**Records**
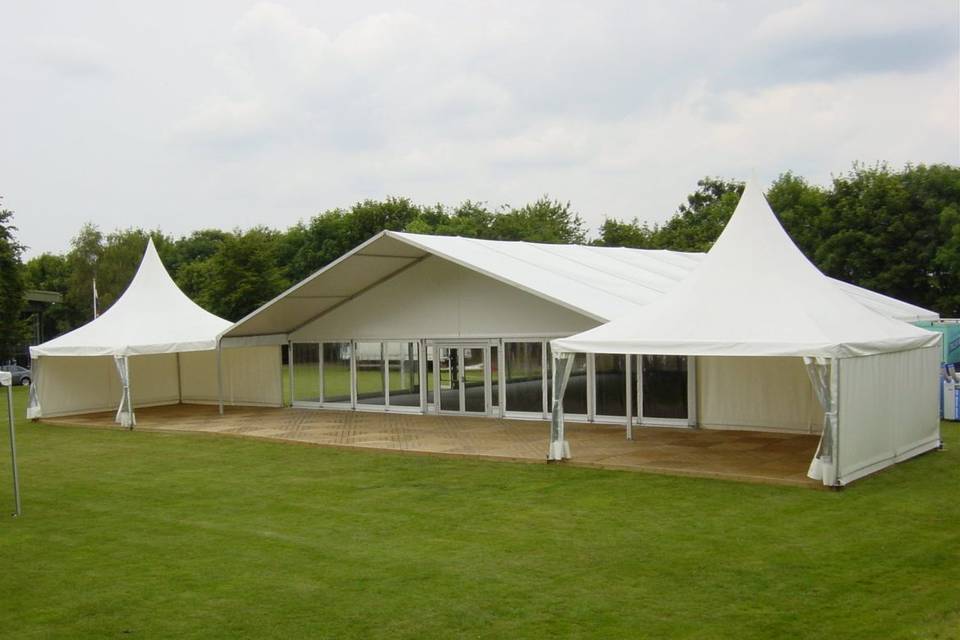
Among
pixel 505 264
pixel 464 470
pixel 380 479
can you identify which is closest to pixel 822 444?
pixel 464 470

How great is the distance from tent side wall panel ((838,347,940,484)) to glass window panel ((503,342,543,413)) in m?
6.71

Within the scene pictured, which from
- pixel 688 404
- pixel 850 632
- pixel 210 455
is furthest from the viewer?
pixel 688 404

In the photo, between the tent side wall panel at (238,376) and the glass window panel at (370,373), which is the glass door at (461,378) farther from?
the tent side wall panel at (238,376)

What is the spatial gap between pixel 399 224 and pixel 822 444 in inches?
1692

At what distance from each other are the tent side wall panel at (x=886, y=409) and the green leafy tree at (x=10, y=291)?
31389 millimetres

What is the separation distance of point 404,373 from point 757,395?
7.52 m

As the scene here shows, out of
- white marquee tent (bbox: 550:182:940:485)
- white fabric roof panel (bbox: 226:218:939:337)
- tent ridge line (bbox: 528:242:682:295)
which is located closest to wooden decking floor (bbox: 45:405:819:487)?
white marquee tent (bbox: 550:182:940:485)

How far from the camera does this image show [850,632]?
566 centimetres

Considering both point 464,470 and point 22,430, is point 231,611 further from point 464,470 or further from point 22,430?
point 22,430

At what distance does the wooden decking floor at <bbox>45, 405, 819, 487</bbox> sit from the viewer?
38.7ft

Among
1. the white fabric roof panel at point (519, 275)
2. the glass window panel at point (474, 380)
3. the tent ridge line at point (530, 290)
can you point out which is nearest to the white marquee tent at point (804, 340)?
the tent ridge line at point (530, 290)

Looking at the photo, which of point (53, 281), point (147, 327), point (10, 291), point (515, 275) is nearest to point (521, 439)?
point (515, 275)

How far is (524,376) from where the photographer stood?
17.4m

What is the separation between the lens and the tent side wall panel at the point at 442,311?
55.9 ft
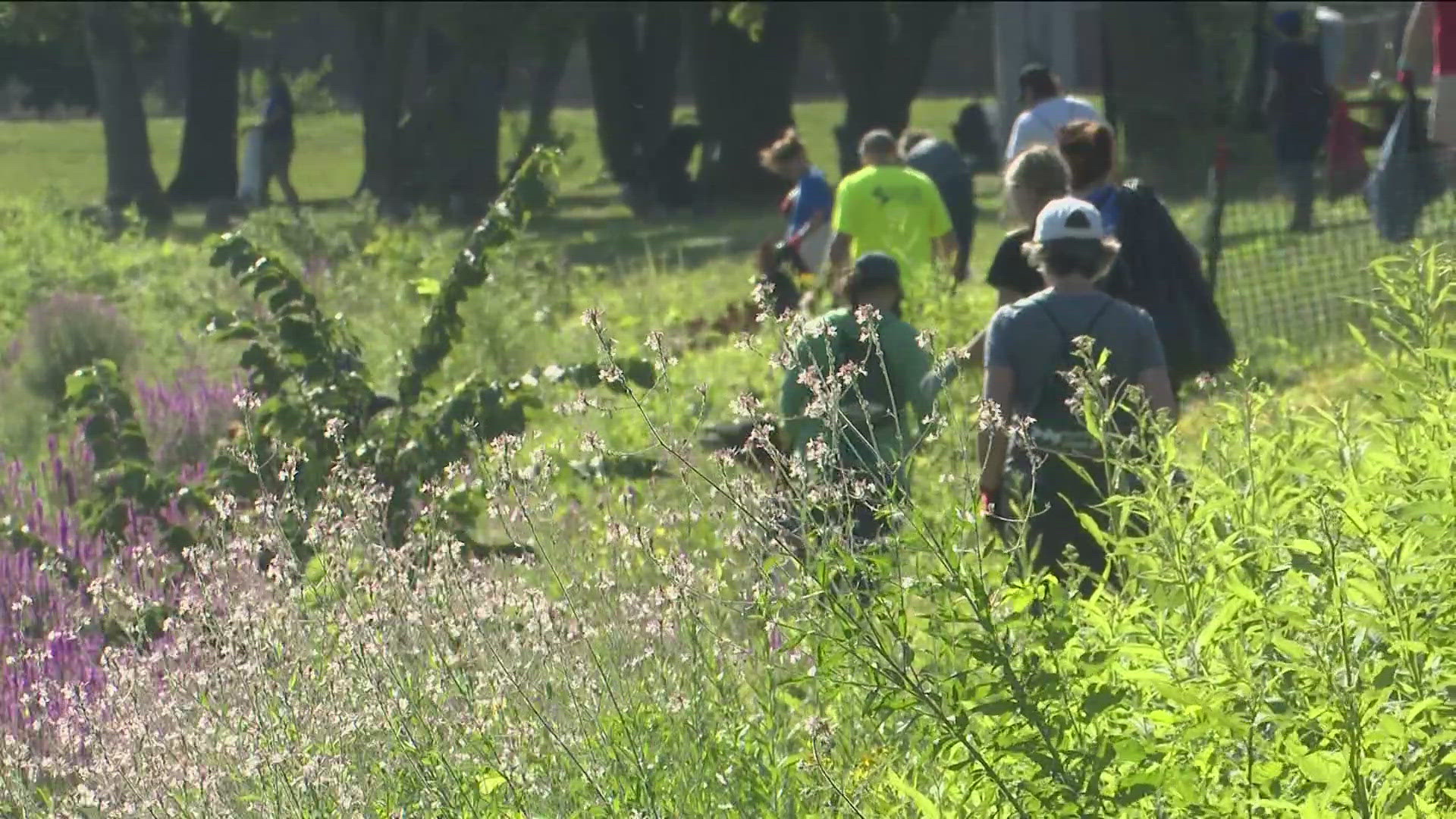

**Task brief**
Output the rows starting with the line containing "Considering both point" and going on through the end of the rows as a two-column CSV with the headers input and output, one CSV line per row, with its text and its answer each in a single quoted field and line breaks turned into spaces. Leave the pictures out.

**Full output**
input,output
"Considering both point 464,470 and point 22,430, is point 231,611 further from point 464,470 or further from point 22,430?","point 22,430"
"At what distance does the wooden decking floor at <bbox>45, 405, 819, 487</bbox> sit from the viewer?","38.7ft"
"Among 1. the white fabric roof panel at point (519, 275) 2. the glass window panel at point (474, 380) 3. the tent ridge line at point (530, 290) can you point out which is nearest to the white marquee tent at point (804, 340)?","the tent ridge line at point (530, 290)"
"Looking at the photo, which of point (53, 281), point (147, 327), point (10, 291), point (515, 275) is nearest to point (521, 439)?","point (515, 275)"
"How far is (524,376) from where the photographer stood?","17.4m"
"What is the separation between the lens and the tent side wall panel at the point at 442,311?","55.9 ft"